The majority of the meeting focused on how to build a pipeline of linguistically and culturally competent mental health providers for the Latino community presented by the Masachusetts School of Professional Psychology. The Laria Mental Health Program through MSPP is a collaborative effort that offers students the opportunity to become linguistically and culturally competent before serving the 20% of individuals in the U.S. who are of Latino descent. One way they achieve this competency is by participating in a 5 week immersion program to Costa Rica or Ecuador during the summer. The main goals of this program are to increase the number of Latino mental health professionals in the U.S. and provide current psychologists with training that is needed to serve this population.
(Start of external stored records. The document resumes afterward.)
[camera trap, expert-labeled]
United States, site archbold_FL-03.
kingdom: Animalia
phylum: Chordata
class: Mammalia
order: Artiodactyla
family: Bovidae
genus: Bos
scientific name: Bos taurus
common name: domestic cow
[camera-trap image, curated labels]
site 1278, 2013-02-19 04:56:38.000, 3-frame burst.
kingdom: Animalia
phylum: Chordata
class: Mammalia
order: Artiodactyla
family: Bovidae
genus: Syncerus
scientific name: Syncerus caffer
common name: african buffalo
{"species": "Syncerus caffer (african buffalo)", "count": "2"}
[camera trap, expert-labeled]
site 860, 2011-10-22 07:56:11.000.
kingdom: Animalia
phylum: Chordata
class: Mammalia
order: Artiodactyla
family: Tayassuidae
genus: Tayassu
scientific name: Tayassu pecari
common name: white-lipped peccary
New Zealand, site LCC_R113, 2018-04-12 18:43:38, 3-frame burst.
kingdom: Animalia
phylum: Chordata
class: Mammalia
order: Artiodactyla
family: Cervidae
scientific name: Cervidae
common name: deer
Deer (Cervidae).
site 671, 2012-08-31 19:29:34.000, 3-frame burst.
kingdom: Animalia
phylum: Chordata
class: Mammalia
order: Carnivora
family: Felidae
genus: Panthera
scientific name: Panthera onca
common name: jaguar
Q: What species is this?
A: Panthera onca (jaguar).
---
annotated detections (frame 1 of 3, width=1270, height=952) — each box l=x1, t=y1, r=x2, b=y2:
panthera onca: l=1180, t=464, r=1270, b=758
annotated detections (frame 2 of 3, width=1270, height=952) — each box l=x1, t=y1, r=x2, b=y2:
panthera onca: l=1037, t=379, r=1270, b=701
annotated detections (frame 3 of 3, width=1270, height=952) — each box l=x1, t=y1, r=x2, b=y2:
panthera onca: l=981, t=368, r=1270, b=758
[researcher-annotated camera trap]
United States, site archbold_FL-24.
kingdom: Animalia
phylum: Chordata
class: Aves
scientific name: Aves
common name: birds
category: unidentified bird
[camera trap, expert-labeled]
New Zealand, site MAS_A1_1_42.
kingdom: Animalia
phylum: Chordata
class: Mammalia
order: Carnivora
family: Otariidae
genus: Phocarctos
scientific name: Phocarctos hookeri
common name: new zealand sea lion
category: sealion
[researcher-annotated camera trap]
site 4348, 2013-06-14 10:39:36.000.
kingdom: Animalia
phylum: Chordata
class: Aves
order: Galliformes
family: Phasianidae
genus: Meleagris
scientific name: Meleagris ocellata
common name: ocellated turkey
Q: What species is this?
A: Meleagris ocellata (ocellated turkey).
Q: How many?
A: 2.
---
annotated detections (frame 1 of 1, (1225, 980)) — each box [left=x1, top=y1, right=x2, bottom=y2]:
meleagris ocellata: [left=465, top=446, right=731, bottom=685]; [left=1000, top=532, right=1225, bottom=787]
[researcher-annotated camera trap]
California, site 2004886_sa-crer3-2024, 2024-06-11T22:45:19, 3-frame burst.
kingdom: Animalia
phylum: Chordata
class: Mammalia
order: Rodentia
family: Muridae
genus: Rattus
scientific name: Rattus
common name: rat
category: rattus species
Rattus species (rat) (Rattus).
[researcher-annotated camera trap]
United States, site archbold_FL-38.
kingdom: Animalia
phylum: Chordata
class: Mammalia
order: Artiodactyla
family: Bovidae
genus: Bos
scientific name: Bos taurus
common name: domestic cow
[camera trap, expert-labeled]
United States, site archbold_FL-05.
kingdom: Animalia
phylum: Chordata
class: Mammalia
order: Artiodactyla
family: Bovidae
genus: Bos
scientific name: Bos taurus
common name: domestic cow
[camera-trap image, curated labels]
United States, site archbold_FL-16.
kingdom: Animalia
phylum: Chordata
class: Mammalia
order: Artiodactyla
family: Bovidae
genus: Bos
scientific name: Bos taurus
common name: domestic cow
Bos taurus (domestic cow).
Please visit the Health Disparities Council webpage for more information.
-Brittany McDaniel

March 22, 2010

Health Care For All applauds the House of Representatives for voting YES on national health reform yesterday. And we thank the members of our Congressional delegation who supported this life-changing piece of legislation for their leadership, commitment, and perseverance. This critically important vote brings our country a giant step closer to passing national health reform. Millions of Americans are struggling to meet their daily needs, and they are now poised to gain affordable health care.

In Massachusetts, we see the positive effects of our own landmark health reform law for our residents every day. We have expanded access to care for more than 400,000 people, yet we know for many more, health coverage is still not yet affordable. National health reform will help close that gap and make health coverage affordable to nearly another 75,000 Massachusetts families.

We now look to the Senate for its leadership on this issue. We offer our steadfast support to Congressional members for moving national health reform over the finish line.